先日の教室の帰りにH先生と同道させていただく機会があり、様々な話を聞かせていただいた。由比ガ浜通りにある伊集院氏と所縁のあるK寿司の話題に及んだ。「「いねむり先生」など好きな作品はいくつかありますが、あまり数は読んでいません」という話をすると、「鎌倉を舞台にした小説がありますよ」と教えていただいた。アマゾンでポチると講談社文庫版が届いたので読んでみた。鎌倉の名所と季節ごとの花々がこれでもかと登場する。鎌倉散策案内としても読めそうだ。
阿木燿子さんの「名園のような小説」という随筆がついていて「鎌倉を舞台にしたこの作品は、古都の自然を借景に取り入れた名園のようだ」と絶賛されている。それはその通りなのだが、奇妙な物語でもある。主人公の男性が若い娘さんに恋をする物語だが、分量としては主人公を介護をする女性についての描写が多いだけでなく、とても魅力的でもある。ふーむと思案していると題名に意味がありそうだと気がついた。「白秋」というのは冴え冴えとした古都の秋かと思っていたが、これは違うらしい。青春、朱夏、白秋、玄冬という言葉があって人生の中盤以降でまだ枯れる前の時期を示すものらしい。
若い二人の純粋な恋は、作品中に登場する四季の草花のように美しいのだが、それでは何故この題名なのか?ヒントらしきものが著者あとがきに登場する。著者が出版社から恋愛小説を依頼され構想を練っていた時のことが紹介されている。鎌倉の山道で見かけた白い着物の老婦人と若者の二人連れ、K寿司らしい店で小耳にはさんだ危な絵のことをモチーフにし、変奏を加えてこの物語が書かれたそうだ。いくつもの夢が登場すること、登場する3人が、それぞれいつの間にか感情の強まりを制御できなくなること、やがて幻なのか現なのかの境目があいまいになってしまうこと。六条御息所の物語を連想した。

2018年1月15日月曜日

渋澤龍彦「毒薬の手帳」

今週のニュースでマンドラゴラの花の開花について報道されていた。まず金沢の読書家の友人から流れてきた。その翌日にTVで丁寧な解説番組の放映を観た。昨年12月に渋澤氏の「ドラコニアの地平」という没後30周年の回顧展が開催されたばかり。展覧会のカタログ巻末に登場するのは星月写真企画。現在お世話になっている鎌倉風景写真講座の社名だ。マンドラゴラは薬草でもあり、毒草でもある。それ自体ではどちらとも言えず、他者との関係で毒になったり、薬になったりするのは人間の関係に似ている。
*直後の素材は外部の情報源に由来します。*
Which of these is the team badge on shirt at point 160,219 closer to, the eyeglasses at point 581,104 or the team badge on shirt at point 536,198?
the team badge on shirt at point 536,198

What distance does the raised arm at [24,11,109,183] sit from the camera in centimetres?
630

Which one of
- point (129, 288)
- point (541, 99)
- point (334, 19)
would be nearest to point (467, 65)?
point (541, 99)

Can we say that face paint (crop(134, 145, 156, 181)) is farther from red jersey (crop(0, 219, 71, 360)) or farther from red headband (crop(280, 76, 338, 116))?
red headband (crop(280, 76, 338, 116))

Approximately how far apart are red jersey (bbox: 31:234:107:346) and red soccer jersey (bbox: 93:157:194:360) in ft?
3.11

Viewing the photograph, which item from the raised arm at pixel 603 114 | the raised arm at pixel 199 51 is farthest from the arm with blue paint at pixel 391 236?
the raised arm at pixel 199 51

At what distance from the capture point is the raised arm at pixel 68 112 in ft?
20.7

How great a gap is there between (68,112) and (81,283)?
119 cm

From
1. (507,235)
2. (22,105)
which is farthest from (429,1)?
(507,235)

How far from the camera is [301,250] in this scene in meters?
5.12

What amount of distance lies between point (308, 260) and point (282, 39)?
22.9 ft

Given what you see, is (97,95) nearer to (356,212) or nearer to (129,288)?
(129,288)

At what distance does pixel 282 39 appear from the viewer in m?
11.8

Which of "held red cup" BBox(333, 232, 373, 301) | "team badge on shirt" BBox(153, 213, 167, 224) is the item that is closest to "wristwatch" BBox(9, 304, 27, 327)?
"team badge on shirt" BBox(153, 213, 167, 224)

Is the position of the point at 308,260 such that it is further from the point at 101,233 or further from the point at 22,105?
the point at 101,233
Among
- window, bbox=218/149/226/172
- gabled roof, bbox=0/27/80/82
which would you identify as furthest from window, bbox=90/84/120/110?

昔の本棚にあった渋澤龍彦集成からの2巻は平均で3年に一度は引っ越した生活の中でとっくに処分してしまった。近所の書店で確認してみると河出文庫に山のように渋澤本が並んでいる。文庫本には「没後30周年フェア 奇才はよみがえる」とある。「毒薬の手帳」を手にとってみると第3章が「マンドラゴラの幻想」。ぱらぱらと第9章にあたる「毒草園から近代科学へ」を開いていると、露のソログープが米のホーソーンの「ラパチーニの娘」の変奏物語を書いていたことが書いてあった。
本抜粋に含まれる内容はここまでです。